### Task description
For the entries below, copy exactly the line that contains "Alternate image of" through the line that contains "Blue White Christmas", both ends included, and exclude all pictures.
** Data provided follows **
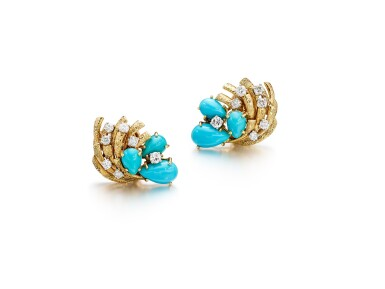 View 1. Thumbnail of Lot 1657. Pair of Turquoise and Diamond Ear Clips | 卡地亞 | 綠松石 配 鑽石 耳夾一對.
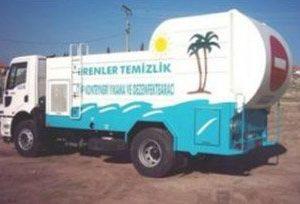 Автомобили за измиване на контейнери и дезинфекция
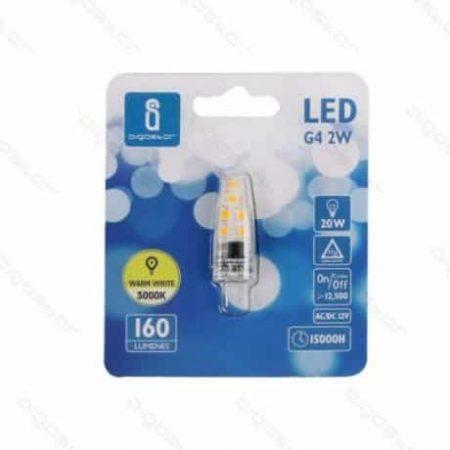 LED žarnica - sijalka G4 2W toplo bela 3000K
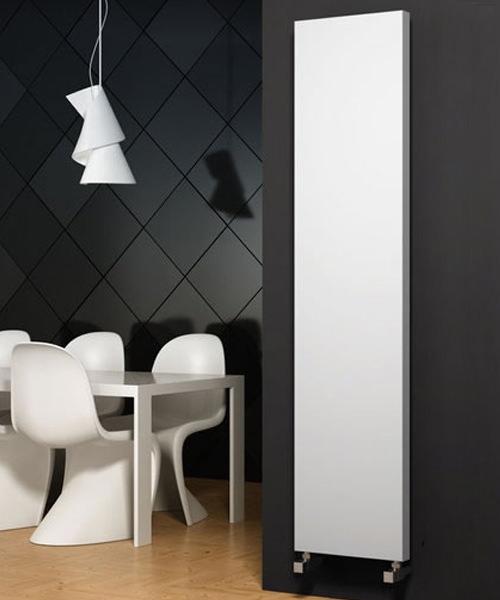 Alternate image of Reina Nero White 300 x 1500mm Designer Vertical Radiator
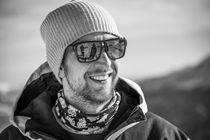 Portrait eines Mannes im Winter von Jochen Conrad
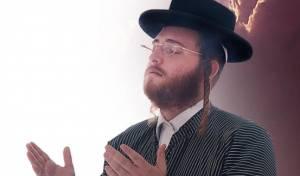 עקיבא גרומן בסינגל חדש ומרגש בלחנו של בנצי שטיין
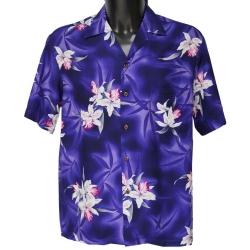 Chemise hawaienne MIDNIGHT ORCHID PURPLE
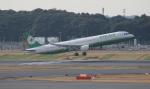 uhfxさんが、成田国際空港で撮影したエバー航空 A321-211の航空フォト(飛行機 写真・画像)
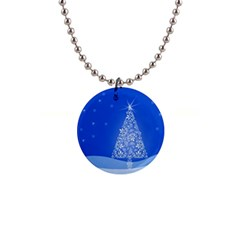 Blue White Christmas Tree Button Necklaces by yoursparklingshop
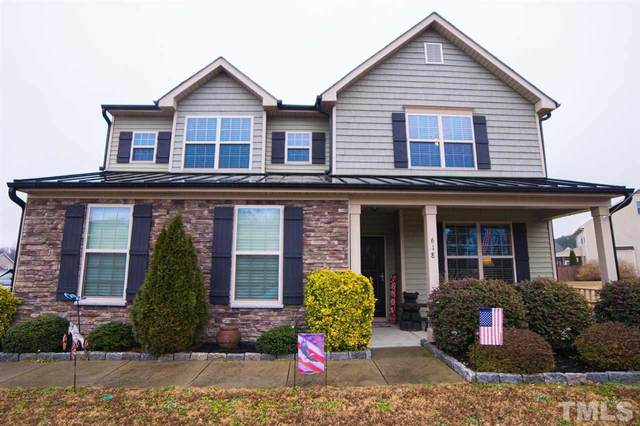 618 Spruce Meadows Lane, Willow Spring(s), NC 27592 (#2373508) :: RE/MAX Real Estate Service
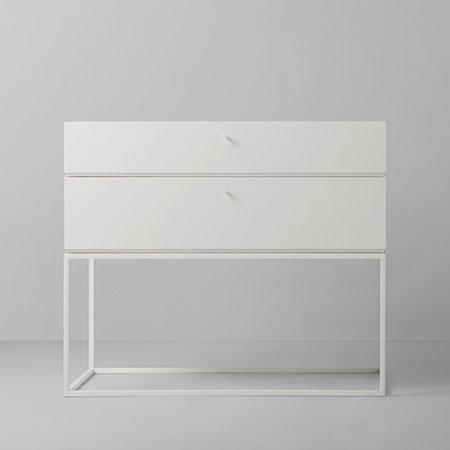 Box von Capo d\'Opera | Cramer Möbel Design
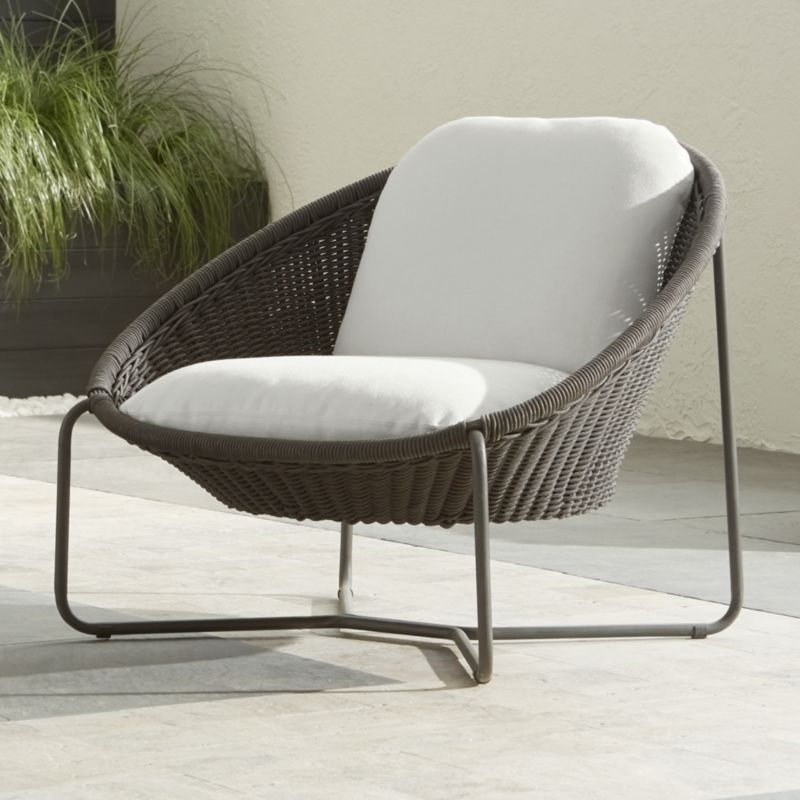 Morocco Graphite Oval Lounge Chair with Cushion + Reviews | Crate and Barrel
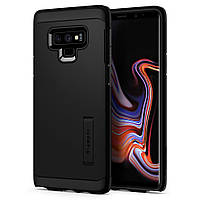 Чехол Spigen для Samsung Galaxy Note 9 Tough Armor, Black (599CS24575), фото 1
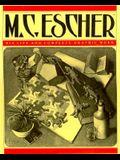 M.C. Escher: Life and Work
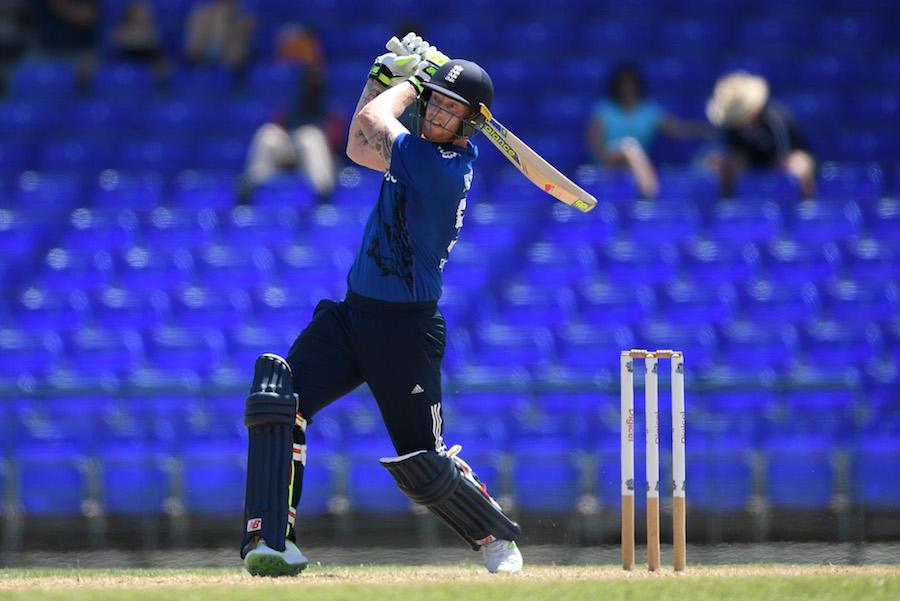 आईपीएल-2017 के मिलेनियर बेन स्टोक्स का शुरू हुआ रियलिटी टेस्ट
** End of Data provided **
### Task result
 Alternate image of Reina Nero White 300 x 1500mm Designer Vertical Radiator
 Portrait eines Mannes im Winter von Jochen Conrad
 עקיבא גרומן בסינגל חדש ומרגש בלחנו של בנצי שטיין
 Chemise hawaienne MIDNIGHT ORCHID PURPLE
 uhfxさんが、成田国際空港で撮影したエバー航空 A321-211の航空フォト(飛行機 写真・画像)
 Blue White Christmas Tree Button Necklaces by yoursparklingshop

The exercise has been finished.